In a late-Friday-in-June news dump, Brian Gaine was fired as the Texans’ general manager because, according to NFL Network’s Ian Rapoport, he simply wasn’t good enough. It took Houston until this point in the offseason to make this determination, insisting that no one moment led to this change.

Just like the Jets’ firing of Mike Maccagnan after the draft and a free agency spending spree, it’s all about the person who can walk into the owner’s office and say ‘I alone can fix this.’ It’s how most of our businesses and day jobs work—and it’s how your favorite NFL team works. If the team owner or acting president or de facto leader isn’t answering your phone calls or asking your advice about the direction of the team, you should probably polish up your LinkedIn profile, before the guy across the hall makes it a foregone conclusion.

Gaine, who was hired January 2018 and inked a five-year contract, inherited a roster so bad that the Texans were forking over draft picks just to get rid of their worst players. He made moves early in free agency last year, notably helping Houston land Tyrann Mathieu (now with the Chiefs) on an affordable deal. And the team finished first in the AFC South and made the playoffs as a three-seed in 2018.

Gaine attacked the Texans’ biggest need in the draft this year, picking tackles with the team’s first and third picks—and everyone in the building appeared to beexcited. He now won’t get the chance to see how this plays out. Somewhere between then and now, with just a handful of consequence-less practices as evidence, it turns out whatever Gaine did wasn’t good enough.

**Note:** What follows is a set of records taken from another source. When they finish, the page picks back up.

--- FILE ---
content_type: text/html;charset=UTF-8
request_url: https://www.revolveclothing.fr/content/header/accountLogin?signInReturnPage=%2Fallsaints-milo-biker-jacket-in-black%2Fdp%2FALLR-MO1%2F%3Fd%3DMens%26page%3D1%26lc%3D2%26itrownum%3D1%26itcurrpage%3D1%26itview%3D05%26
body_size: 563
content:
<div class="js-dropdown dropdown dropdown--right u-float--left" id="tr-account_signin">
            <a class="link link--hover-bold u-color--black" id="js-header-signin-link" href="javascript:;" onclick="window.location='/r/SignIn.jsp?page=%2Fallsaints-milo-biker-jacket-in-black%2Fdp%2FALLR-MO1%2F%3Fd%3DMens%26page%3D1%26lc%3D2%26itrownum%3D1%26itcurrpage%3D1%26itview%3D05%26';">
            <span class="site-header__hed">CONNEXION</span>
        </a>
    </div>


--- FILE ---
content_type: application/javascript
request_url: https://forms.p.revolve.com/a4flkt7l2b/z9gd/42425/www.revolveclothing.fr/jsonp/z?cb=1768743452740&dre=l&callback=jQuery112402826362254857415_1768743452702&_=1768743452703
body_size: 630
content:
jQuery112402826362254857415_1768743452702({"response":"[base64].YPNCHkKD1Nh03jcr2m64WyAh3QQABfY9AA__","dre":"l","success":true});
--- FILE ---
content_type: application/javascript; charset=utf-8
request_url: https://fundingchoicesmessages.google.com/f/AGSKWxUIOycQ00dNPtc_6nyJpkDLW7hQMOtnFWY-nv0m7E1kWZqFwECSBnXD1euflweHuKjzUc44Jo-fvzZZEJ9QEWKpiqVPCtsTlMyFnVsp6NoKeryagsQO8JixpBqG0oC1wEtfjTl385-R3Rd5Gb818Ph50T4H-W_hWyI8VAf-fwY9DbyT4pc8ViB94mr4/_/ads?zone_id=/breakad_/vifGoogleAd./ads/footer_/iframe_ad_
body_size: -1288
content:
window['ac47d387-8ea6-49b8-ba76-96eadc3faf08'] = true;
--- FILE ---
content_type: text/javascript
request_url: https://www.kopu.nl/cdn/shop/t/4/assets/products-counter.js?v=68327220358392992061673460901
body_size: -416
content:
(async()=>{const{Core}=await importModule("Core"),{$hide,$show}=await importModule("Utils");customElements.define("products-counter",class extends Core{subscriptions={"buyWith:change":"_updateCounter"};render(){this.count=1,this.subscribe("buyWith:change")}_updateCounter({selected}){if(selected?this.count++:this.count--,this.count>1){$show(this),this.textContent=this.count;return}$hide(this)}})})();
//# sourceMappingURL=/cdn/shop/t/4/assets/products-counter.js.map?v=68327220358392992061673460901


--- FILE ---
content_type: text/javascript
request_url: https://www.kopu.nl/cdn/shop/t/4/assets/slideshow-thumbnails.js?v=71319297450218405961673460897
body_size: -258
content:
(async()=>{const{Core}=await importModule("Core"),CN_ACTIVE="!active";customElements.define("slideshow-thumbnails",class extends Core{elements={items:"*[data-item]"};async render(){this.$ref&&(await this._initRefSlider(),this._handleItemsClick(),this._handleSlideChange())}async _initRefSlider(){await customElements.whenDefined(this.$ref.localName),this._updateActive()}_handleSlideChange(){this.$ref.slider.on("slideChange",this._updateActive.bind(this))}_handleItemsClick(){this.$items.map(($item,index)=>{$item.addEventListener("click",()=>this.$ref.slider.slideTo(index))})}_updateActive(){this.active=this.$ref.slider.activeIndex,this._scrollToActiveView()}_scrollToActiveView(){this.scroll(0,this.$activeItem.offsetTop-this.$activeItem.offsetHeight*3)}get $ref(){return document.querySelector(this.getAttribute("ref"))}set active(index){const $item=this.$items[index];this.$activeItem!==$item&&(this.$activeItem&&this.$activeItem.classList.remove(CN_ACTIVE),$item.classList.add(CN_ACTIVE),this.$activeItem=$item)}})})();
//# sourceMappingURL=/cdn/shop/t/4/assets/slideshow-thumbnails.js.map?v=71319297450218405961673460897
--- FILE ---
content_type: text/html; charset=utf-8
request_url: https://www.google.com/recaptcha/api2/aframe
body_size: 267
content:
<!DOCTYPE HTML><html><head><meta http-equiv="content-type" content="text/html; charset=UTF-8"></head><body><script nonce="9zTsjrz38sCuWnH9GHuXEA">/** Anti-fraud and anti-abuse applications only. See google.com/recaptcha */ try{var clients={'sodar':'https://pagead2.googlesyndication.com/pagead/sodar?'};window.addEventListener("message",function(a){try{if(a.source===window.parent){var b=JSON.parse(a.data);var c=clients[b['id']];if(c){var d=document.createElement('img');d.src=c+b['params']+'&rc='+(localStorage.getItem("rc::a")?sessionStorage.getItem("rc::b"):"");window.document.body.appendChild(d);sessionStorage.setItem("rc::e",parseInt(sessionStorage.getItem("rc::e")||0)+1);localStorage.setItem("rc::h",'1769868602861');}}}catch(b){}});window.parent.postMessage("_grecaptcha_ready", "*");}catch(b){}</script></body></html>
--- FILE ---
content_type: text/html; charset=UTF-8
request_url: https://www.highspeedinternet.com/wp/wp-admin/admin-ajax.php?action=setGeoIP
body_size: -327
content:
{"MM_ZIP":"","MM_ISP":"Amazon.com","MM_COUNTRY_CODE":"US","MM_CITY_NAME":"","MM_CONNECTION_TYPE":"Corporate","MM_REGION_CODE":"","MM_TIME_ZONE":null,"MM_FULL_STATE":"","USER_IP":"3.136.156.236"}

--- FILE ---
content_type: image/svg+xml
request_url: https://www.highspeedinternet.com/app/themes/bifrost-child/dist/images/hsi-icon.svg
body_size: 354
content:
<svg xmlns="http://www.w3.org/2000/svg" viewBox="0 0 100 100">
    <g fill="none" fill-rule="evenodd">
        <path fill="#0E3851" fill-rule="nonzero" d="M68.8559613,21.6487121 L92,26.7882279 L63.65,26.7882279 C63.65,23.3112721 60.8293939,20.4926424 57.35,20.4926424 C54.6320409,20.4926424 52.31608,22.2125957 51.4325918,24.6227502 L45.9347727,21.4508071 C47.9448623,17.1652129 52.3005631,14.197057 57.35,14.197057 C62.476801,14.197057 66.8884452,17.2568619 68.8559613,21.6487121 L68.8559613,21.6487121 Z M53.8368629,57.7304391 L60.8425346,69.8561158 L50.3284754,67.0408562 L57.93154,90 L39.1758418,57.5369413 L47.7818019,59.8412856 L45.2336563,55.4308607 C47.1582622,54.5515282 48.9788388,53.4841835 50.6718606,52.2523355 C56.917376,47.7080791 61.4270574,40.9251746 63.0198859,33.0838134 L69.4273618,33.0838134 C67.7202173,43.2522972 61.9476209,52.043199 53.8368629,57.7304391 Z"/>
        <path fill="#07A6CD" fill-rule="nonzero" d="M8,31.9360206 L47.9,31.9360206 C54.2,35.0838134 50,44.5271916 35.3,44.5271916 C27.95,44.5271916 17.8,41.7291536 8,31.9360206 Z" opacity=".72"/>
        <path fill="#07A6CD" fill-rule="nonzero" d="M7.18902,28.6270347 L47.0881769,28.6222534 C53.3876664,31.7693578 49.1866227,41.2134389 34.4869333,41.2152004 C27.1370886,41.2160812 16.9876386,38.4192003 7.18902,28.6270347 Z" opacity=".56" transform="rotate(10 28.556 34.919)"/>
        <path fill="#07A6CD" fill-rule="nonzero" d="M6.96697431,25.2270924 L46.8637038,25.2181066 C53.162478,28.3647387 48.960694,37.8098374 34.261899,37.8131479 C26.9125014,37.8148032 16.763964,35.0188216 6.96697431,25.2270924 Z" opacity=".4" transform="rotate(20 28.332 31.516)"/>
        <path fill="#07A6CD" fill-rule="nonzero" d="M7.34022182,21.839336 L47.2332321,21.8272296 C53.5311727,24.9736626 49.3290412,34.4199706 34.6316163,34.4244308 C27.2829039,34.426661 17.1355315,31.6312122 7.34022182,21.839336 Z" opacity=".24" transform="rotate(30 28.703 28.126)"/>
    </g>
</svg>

We’ll get more dirt on the firing in the days and weeks to come, but Gaine should be able to deflect any criticism that comes his way. People in the business always mention how hard it is to get a second shot in the GM chair, but Gaine could counter by saying: Whose fault is it that we couldn’t protect Deshaun Watson in my only season here—the guy who had no first-round or second-round pick in his first year on the job, or the guy who kept calling designed runs for a quarterback already taking a beating?  

The team let someone go who didn’t deserve to be fired that way—like a person doing a bad job and not a person who didn’t even have the time and opportunity to build a foundation—seemingly because another person who should be taking equal blame for whatever is wrong believed that a change had to happen.